Stored items:
-- begin --

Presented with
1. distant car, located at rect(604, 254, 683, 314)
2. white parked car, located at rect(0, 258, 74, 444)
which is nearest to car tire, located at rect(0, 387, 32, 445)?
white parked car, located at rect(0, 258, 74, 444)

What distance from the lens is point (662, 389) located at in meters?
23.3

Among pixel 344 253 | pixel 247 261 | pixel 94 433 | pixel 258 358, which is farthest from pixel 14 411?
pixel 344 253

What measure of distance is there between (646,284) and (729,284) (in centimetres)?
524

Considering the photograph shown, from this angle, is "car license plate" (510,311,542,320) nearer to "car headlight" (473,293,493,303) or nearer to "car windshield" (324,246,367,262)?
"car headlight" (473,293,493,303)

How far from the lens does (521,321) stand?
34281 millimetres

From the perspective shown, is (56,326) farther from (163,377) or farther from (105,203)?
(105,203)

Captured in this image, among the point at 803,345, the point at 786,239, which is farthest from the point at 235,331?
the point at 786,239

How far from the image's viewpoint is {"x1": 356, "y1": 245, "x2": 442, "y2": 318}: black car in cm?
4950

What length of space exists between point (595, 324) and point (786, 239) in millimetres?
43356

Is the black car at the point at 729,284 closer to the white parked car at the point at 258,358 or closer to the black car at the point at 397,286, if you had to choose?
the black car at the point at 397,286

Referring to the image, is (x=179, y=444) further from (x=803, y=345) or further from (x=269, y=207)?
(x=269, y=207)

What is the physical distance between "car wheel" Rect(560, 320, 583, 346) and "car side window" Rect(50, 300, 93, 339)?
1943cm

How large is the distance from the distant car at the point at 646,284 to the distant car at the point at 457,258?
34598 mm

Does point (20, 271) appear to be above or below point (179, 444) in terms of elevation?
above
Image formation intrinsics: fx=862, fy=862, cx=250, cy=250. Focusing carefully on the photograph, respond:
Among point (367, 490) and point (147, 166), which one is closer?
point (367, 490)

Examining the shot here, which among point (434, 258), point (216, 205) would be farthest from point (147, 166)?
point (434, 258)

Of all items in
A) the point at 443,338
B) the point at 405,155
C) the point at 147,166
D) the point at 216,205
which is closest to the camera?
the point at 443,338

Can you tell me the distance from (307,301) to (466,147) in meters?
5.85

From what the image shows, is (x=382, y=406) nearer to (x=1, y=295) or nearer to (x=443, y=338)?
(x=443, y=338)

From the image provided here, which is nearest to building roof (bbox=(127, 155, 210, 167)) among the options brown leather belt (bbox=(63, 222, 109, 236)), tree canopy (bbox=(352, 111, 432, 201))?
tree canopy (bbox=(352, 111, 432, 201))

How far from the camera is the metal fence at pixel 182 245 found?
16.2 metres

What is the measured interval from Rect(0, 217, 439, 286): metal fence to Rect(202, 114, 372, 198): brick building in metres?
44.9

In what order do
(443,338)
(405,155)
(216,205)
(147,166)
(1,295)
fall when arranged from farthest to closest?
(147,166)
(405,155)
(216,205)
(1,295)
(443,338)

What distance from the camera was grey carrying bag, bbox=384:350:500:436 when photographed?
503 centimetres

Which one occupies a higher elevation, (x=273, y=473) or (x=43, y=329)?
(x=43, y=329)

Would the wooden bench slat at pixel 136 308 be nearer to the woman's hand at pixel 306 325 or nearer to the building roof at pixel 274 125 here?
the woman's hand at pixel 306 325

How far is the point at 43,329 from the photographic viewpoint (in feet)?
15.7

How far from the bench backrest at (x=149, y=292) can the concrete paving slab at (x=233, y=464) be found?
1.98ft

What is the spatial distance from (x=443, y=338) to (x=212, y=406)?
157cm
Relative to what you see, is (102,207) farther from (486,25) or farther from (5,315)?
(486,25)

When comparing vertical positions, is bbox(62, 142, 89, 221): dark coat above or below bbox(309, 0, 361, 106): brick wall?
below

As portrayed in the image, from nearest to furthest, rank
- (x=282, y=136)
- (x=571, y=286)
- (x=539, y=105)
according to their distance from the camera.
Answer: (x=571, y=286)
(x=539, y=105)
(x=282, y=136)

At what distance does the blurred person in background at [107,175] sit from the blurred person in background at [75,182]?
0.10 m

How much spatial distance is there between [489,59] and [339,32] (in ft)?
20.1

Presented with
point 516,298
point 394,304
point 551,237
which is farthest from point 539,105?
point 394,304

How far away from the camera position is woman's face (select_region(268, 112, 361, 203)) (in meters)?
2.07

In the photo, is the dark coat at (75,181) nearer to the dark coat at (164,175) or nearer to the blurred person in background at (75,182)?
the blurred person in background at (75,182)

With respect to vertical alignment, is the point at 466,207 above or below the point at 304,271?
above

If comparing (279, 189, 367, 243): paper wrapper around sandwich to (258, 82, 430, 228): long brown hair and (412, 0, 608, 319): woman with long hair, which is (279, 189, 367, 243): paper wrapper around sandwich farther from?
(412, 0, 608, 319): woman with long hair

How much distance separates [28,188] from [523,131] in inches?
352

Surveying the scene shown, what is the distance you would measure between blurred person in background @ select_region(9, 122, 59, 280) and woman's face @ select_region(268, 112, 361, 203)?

-- end --

[Exercise] Reproduce all of the material above word for word, with nothing changed, left out, or added.

[Task output]
Presented with
1. distant car, located at rect(604, 254, 683, 314)
2. white parked car, located at rect(0, 258, 74, 444)
which is nearest to car tire, located at rect(0, 387, 32, 445)?
white parked car, located at rect(0, 258, 74, 444)

What distance from the lens is point (662, 389) located at in meters?
23.3

Among pixel 344 253 | pixel 247 261 | pixel 94 433 | pixel 258 358, which is farthest from pixel 14 411?
pixel 344 253

What measure of distance is there between (646,284) and (729,284) (in centimetres)?
524

Considering the photograph shown, from this angle, is "car license plate" (510,311,542,320) nearer to "car headlight" (473,293,493,303) or nearer to "car windshield" (324,246,367,262)?
"car headlight" (473,293,493,303)

How far from the lens does (521,321) stand?
34281 millimetres

From the perspective shown, is (56,326) farther from (163,377) or farther from (105,203)?
(105,203)

Captured in this image, among the point at 803,345, the point at 786,239, which is farthest from the point at 235,331?
the point at 786,239

How far from the image's viewpoint is {"x1": 356, "y1": 245, "x2": 442, "y2": 318}: black car in cm?
4950

What length of space exists between point (595, 324) and point (786, 239) in millimetres?
43356

Is the black car at the point at 729,284 closer to the white parked car at the point at 258,358 or closer to the black car at the point at 397,286, if you had to choose?
the black car at the point at 397,286

Referring to the image, is (x=179, y=444) further from (x=803, y=345) or further from (x=269, y=207)?
(x=269, y=207)

What is the physical distance between "car wheel" Rect(560, 320, 583, 346) and "car side window" Rect(50, 300, 93, 339)?
1943cm

How large is the distance from the distant car at the point at 646,284 to the distant car at the point at 457,258?
34598 mm

Does point (20, 271) appear to be above or below point (179, 444) in terms of elevation?
above
Image formation intrinsics: fx=862, fy=862, cx=250, cy=250. Focusing carefully on the photograph, respond:
Among point (367, 490) and point (147, 166), which one is closer?
point (367, 490)

Examining the shot here, which among point (434, 258), point (216, 205) would be farthest from point (147, 166)?
point (434, 258)

Of all items in
A) the point at 443,338
B) the point at 405,155
C) the point at 147,166
D) the point at 216,205
which is closest to the camera?
the point at 443,338

Can you tell me the distance from (307,301) to (466,147) in meters?
5.85

From what the image shows, is (x=382, y=406) nearer to (x=1, y=295) or nearer to (x=443, y=338)?
(x=443, y=338)

From the image provided here, which is nearest to building roof (bbox=(127, 155, 210, 167)) among the options brown leather belt (bbox=(63, 222, 109, 236)), tree canopy (bbox=(352, 111, 432, 201))?
tree canopy (bbox=(352, 111, 432, 201))

How far from the camera is the metal fence at pixel 182 245 found?
16.2 metres

What is the measured interval from Rect(0, 217, 439, 286): metal fence to Rect(202, 114, 372, 198): brick building in metres?
44.9

In what order do
(443,338)
(405,155)
(216,205)
(147,166)
(1,295)
fall when arranged from farthest to closest?
(147,166)
(405,155)
(216,205)
(1,295)
(443,338)

What distance from the camera was grey carrying bag, bbox=384:350:500:436 when photographed?
503 centimetres

Which one occupies a higher elevation, (x=273, y=473) or (x=43, y=329)?
(x=43, y=329)

Would the wooden bench slat at pixel 136 308 be nearer to the woman's hand at pixel 306 325 or nearer to the building roof at pixel 274 125 here?
the woman's hand at pixel 306 325

How far is the point at 43,329 from the photographic viewpoint (in feet)?
15.7

How far from the bench backrest at (x=149, y=292) can the concrete paving slab at (x=233, y=464) be found?
1.98ft

What is the spatial distance from (x=443, y=338) to (x=212, y=406)?
157cm
Relative to what you see, is (102,207) farther from (486,25) or farther from (5,315)?
(486,25)

When comparing vertical positions, is bbox(62, 142, 89, 221): dark coat above or below bbox(309, 0, 361, 106): brick wall?
below

As portrayed in the image, from nearest to furthest, rank
- (x=282, y=136)
- (x=571, y=286)
- (x=539, y=105)
according to their distance from the camera.
Answer: (x=571, y=286)
(x=539, y=105)
(x=282, y=136)

At what distance does the blurred person in background at [107,175] sit from the blurred person in background at [75,182]?
0.10 m

How much spatial distance is there between [489,59] and [339,32] (in ft)?
20.1

Presented with
point 516,298
point 394,304
point 551,237
which is farthest from point 539,105?
point 394,304

How far away from the camera position is woman's face (select_region(268, 112, 361, 203)) (in meters)?
2.07

In the photo, is the dark coat at (75,181) nearer to the dark coat at (164,175) or nearer to the blurred person in background at (75,182)?
the blurred person in background at (75,182)

With respect to vertical alignment, is the point at 466,207 above or below the point at 304,271?
above

If comparing (279, 189, 367, 243): paper wrapper around sandwich to (258, 82, 430, 228): long brown hair and (412, 0, 608, 319): woman with long hair, which is (279, 189, 367, 243): paper wrapper around sandwich farther from?
(412, 0, 608, 319): woman with long hair

How much distance separates [28,188] from [523,131] in inches?
352

Surveying the scene shown, what is the distance you would measure between blurred person in background @ select_region(9, 122, 59, 280) and woman's face @ select_region(268, 112, 361, 203)?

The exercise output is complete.